Sementara itu, Eren tidak peduli, ia lebih sibuk dengan makanan didepannya. Eren memang tidak terbiasa melayani King.
“Dasar dari sononya memang pembantu!” gumam Eren.
“Wanda, kamu mulai aktif bekerja di Jakarta hari ini?” tanya Wanda—sang Ibu mertua.
“Iya, Mi, rencananya hari ini aku akan ke kantor.”
“Mami baru mau ajak kamu shopping.”
“Setelah dari kantor ya, Mi. Mungkin sore.”
“Kalau kalian ke mall, sekalian ajak Nilam.” Nenek Lena menyergah.
“Nilam lagi, Nilam lagi,” gumam Wanda.
***
King duduk bersebelahan dengan Eren, sementara Nilam duduk paling belakang. King berbalik sesaat melihat Nilam yang duduk sendirian.
Eren menggenggam jari jemari King membuat Nilam melihatnya.
“Sayang, Mama sama Papa mengundang kita makan siang di resto dekat kantormu.”
“Baik.”
“Aku akan membeli sesuatu untuk Mama dan Papa, jadi nanti aku bilang ke mereka kalau kamu yang sudah menyiapkannya.”
King mengangguk.
“Turunkan saya di sini,” kata Nilam meraih tasnya.

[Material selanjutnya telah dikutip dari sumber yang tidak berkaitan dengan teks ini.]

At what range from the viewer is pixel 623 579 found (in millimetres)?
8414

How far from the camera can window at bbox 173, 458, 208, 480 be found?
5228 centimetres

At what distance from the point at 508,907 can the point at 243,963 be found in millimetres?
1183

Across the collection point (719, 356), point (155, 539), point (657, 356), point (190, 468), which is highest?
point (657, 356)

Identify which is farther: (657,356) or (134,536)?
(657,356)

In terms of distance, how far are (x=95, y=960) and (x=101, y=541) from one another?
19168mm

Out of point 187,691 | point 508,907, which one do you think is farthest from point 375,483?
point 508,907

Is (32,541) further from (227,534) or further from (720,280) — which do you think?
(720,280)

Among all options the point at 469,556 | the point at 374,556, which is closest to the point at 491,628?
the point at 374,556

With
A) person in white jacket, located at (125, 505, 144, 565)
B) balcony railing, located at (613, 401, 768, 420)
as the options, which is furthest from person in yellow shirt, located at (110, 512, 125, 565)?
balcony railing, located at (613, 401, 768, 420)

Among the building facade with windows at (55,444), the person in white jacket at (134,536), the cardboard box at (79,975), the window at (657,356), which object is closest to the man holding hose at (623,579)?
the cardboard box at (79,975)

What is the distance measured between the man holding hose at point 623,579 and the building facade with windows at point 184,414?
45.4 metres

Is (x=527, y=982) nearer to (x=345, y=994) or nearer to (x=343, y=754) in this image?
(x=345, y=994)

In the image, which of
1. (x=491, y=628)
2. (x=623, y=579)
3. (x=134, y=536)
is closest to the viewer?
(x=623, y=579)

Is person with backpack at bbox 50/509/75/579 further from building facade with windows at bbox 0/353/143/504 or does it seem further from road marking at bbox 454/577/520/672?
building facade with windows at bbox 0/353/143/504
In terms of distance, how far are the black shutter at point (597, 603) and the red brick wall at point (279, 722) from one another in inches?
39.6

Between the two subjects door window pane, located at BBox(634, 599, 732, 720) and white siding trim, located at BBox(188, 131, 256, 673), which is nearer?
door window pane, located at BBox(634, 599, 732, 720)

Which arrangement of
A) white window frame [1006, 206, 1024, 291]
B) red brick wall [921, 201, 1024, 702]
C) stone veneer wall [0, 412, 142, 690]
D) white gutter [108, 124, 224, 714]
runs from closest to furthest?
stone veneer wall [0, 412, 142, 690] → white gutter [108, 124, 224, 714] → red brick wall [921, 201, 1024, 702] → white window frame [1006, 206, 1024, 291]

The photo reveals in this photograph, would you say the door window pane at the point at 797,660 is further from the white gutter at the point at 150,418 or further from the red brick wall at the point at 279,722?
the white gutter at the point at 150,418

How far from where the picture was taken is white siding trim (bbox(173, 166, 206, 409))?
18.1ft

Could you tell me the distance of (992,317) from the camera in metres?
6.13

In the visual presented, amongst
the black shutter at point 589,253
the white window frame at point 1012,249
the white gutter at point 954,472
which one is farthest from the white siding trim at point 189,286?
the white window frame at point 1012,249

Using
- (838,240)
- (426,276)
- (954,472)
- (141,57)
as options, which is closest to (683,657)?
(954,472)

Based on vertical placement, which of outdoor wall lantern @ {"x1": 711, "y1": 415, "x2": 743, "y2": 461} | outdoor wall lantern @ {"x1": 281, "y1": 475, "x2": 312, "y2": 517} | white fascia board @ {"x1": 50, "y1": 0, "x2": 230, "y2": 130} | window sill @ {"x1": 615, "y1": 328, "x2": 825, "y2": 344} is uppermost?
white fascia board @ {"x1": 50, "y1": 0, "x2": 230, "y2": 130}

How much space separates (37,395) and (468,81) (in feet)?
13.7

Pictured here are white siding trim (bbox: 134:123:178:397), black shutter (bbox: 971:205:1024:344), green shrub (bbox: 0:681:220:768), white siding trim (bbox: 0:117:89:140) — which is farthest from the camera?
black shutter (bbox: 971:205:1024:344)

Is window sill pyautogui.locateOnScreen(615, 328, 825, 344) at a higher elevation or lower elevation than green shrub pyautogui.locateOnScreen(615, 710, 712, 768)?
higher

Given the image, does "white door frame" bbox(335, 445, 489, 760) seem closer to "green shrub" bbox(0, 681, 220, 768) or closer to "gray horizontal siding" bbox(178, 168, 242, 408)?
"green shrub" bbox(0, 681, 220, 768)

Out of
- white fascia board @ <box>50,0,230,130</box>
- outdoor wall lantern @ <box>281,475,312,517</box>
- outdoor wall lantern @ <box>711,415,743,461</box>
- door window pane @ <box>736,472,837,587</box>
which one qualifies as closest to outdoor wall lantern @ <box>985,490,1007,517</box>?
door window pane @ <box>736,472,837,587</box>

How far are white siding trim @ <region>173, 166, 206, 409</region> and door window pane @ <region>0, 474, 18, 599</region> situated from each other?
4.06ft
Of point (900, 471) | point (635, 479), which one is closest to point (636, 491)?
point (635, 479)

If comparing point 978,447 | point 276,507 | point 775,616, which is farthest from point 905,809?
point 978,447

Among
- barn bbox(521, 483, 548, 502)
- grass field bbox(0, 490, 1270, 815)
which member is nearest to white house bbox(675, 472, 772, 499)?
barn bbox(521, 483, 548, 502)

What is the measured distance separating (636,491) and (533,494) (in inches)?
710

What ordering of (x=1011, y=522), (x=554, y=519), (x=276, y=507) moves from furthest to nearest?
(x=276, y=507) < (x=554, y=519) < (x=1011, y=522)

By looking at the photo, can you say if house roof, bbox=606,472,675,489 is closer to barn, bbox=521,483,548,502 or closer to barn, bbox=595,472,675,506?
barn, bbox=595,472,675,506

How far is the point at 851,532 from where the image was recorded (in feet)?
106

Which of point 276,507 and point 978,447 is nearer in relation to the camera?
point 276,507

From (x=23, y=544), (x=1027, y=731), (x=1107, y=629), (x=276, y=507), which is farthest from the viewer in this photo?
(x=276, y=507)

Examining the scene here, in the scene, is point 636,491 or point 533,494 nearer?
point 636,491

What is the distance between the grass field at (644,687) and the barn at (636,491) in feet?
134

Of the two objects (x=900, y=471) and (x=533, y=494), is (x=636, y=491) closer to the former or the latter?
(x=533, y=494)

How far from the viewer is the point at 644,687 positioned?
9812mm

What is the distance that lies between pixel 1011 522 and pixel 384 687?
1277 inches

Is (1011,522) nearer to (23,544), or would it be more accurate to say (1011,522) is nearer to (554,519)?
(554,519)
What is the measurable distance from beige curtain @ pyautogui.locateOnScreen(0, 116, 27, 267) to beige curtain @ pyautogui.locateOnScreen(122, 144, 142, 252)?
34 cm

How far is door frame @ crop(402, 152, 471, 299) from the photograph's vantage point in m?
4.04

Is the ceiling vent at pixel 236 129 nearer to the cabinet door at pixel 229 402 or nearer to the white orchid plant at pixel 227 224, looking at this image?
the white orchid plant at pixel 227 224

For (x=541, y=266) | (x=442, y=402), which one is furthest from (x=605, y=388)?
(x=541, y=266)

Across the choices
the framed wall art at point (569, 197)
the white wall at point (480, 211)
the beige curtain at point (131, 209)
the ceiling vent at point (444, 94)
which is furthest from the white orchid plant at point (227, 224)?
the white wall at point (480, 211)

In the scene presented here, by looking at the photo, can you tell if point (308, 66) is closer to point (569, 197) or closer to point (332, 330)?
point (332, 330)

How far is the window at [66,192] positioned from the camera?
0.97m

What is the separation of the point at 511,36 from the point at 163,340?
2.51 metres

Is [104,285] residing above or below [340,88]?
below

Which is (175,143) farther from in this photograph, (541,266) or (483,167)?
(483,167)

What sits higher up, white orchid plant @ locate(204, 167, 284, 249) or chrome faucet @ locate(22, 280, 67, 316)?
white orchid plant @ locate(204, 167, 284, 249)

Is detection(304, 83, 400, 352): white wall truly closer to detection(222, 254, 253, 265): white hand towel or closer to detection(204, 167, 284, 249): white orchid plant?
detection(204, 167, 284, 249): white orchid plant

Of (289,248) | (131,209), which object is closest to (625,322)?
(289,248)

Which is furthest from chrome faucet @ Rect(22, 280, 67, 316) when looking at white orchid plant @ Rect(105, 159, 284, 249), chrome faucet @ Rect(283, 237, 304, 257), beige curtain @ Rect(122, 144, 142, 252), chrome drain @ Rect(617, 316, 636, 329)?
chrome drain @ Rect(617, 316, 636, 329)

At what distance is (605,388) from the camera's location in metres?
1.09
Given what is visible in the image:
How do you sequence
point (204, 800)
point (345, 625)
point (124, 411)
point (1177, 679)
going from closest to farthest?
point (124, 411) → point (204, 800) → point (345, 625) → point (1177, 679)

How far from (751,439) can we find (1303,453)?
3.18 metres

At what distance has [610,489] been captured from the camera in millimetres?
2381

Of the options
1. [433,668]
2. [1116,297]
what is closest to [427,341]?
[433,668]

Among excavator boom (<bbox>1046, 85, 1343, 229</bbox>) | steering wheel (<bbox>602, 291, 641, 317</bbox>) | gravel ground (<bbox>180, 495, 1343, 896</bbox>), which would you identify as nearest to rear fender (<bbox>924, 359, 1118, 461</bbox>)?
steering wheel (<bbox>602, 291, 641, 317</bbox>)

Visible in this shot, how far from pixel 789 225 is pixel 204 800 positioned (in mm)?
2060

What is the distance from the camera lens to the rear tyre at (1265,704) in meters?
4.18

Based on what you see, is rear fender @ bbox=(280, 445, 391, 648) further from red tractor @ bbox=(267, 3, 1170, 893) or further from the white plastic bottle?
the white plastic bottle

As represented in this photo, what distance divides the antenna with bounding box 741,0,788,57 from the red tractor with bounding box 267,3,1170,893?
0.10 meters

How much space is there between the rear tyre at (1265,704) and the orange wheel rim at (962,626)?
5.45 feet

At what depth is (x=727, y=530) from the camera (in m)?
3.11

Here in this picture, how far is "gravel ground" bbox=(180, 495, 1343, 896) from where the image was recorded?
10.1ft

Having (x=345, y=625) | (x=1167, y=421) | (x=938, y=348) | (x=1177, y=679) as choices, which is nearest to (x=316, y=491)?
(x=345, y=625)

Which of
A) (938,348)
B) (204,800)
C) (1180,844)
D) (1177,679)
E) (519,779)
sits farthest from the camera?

Nilam hendak turun dari mobil, Eren sigap memanjangkan kakinya agar Nilam jatuh, namun Eren tak menyangka jika Nilam jatuh ke pangkuan King.
King menyentuh pinggang Nilam dan menatap wajah gadis itu, cantik dan polos. Ya itu lah yang ada dipikiran King saat ini.
“Maaf,” ucap Nilam lalu bangkit dan berdiri, dengan sigap King melindungi kepala Nilam agar tak terbentur.
Nilam turun dari mobil, lalu tak lama kemudian mobil Alphard milik King langsung pergi meninggalkan tempat. Nilam mendesah napas halus dan mengelus dadanya. Selalu saja yang ada dipikirannya tentang pernikahan bahagia yang hanya ada dia, anak mereka dan juga King.
Nilam tak boleh egois. Ia harus selalu ingat posisinya.